17. Départ (partie 2)
Vêtue d'une longue robe de couleur or qui épousait parfaitement ses formes, ses cheveux rouges relâchés atteignant le bas du dos, la reine attendait patiemment l'arrivée des trois sœurs. Assise sur le trône Royal, un verre en cristal contenant un liquide jaune dans sa main droite, et l'autre soutenant son menton, elle avait le regard perdu au loin. Une expression de tristesse et de lutte intérieure planait sur son visage sans défaut.
Chaque fois qu'elle se retrouvait seule, c'était toujours pareil. Elle ne pouvait s'empêcher de revivre ses malheureux souvenirs. De sentir sa poitrine se comprimer douloureusement, ses yeux se voiler de larmes, sa gorge devenir sèche et l'air commencer à lui manquer, comme ce jour fatidique.
Sa main, tenant le verre de cristal, se mit à trembler et elle s'empressa de vider le contenu pour se calmer.
Qu'elle les haïssait ! Tout était de leur faute. Rien que de penser à eux, la douleur qu'elle ressentait fit place à de la rage. Cette même rage qui lui avait permise de survivre, de ne pas sombrer, de devenir plus forte pour ce jour. Ce jour où ils régneraient ensemble sur Mirabel et le reste des mondes.
Le verre dans sa main se brisa, la coupant par la même occasion. Elle regarda quelques secondes le liquide rouge s'égoutter sur le tapis décoré de riches motifs qui recouvraient le sol de la salle, puis un sourire naquit sur ses lèvres.
Bientôt, du sang coulerait. Ça serait le début de l'accomplissement de son plan. Et celui du déclin de la vie de la princesse. Elle lécha sa blessure qui se referma lentement.
Percevant l'aura des Divas depuis l'entrée du château, elle reprit une posture noble et attendit leur arrivée.
Quelques minutes plus tard, les trois sœurs pénétrèrent dans la grande salle, précédées d'Arielle. Celle-ci était apeurée et peinait à retenir ses tremblements. Dès son réveil, on l'avait forcée à revêtir une longue robe noire, puis on l'avait conduite dans cette salle. En voyant la femme assise sur le trône, un frisson glacé lui parcourut l'échine. Elle eut l'impression que les yeux noirs de la régnante posés sur elle la sondaient jusqu'aux tréfonds de son âme. Son cœur se mit à faire des sauts périlleux dans sa poitrine, et elle pinça ses lèvres de nervosité.
— Soyez la bienvenue dans mon humble demeure, souhaita-t-elle à la praticienne d'une voix qui se voulait douce.
Au lieu de la rassurer, cela accentua le malaise d'Arielle.
— Q...que me v...voulez-vous ? osa-t-elle demander.
Elle était toujours debout au milieu de la salle et ses tremblements ne cessaient de l'agiter. Quel était donc ce lieu ? Pourquoi l'avait-on emmenée ici ? Lidya, était-elle saine et sauve ? Toutes ces questions trottaient dans sa tête.
Prosternée, la tête maintenue vers le bas, les Divas attendaient les nouveaux ordres de la reine.
— À vous, rien ! C'est votre fille que je veux, lâcha sèchement la reine.
Toute trace de douceur avait disparu sur son visage ainsi que de sa voix, faisant place à de la colère.
— Pourquoi ? couina Arielle en reculant.
Elle essayait de résister à l'aura maléfique qui se propageait petit à petit dans la salle et qui commençait à l'étouffer.

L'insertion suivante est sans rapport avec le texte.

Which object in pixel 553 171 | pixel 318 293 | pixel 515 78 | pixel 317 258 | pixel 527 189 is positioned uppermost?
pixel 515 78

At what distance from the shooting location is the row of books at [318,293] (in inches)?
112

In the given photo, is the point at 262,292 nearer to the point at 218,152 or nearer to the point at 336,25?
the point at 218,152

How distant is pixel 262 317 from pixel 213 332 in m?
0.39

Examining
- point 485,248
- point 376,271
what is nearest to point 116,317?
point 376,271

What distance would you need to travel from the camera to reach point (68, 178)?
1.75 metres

— Je veux qu'elle souffre ! Qu'elle me supplie de l'achever, proféra la reine, ses yeux noirs devenus sombres comme la nuit.
N'en pouvant plus de lutter contre cette force surnaturelle qui la privait d'air, Arielle chancela et tomba évanouie.
— Allez vous préparer. Nous partons pour Persillia ce soir, annonça-t-elle aux trois sœurs.
Ces dernières se relevèrent, et Nora prit Arielle qu'elle mit sans ménagement sur ses épaules.
Le voyage n'enchantait guère les trois sœurs, et il y avait de quoi ! Persillia était le territoire des Taurix et se situait au Sud d'El-Dorado, par-delà les terres inconnues. Contrairement à la capitale où il restait quelques traces de l'époque avant la guerre, il régnait dans cette partie de Mirabel une atmosphère hostile et sinistre due à l'environnement des lieux et à ses habitants. Mais c'étaient les ordres de la grande et puissante reine Sélena. Et personne ne désobéissait à Sa Majesté.
La plus déçue était Nora, car elle voyait sa soirée de retour au bercail annulée. Plus de fêtes, plus de garçons, bref... l'ennui total.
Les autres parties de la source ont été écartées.